[PROBLEM DETAILS] From the records, report how many lines hold the word "common", with the number as the sole reply.

[Stored data entries]

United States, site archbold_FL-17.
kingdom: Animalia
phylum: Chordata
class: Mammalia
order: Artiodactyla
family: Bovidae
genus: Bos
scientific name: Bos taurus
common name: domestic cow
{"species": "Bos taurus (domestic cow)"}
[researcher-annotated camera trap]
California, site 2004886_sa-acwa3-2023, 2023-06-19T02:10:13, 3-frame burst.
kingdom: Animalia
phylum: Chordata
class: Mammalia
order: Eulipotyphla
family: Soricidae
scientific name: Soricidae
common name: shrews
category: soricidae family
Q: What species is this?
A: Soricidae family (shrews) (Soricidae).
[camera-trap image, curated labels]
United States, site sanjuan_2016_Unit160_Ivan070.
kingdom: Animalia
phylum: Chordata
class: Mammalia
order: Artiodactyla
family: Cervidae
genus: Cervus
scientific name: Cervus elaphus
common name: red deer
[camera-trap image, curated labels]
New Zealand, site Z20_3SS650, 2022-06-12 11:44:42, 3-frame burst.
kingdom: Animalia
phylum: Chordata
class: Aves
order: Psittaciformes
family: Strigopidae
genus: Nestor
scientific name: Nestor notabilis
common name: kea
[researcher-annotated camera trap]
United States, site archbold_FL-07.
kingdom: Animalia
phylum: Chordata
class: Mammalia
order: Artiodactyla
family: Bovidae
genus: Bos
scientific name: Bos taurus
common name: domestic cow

[RESPONSE AREA] 5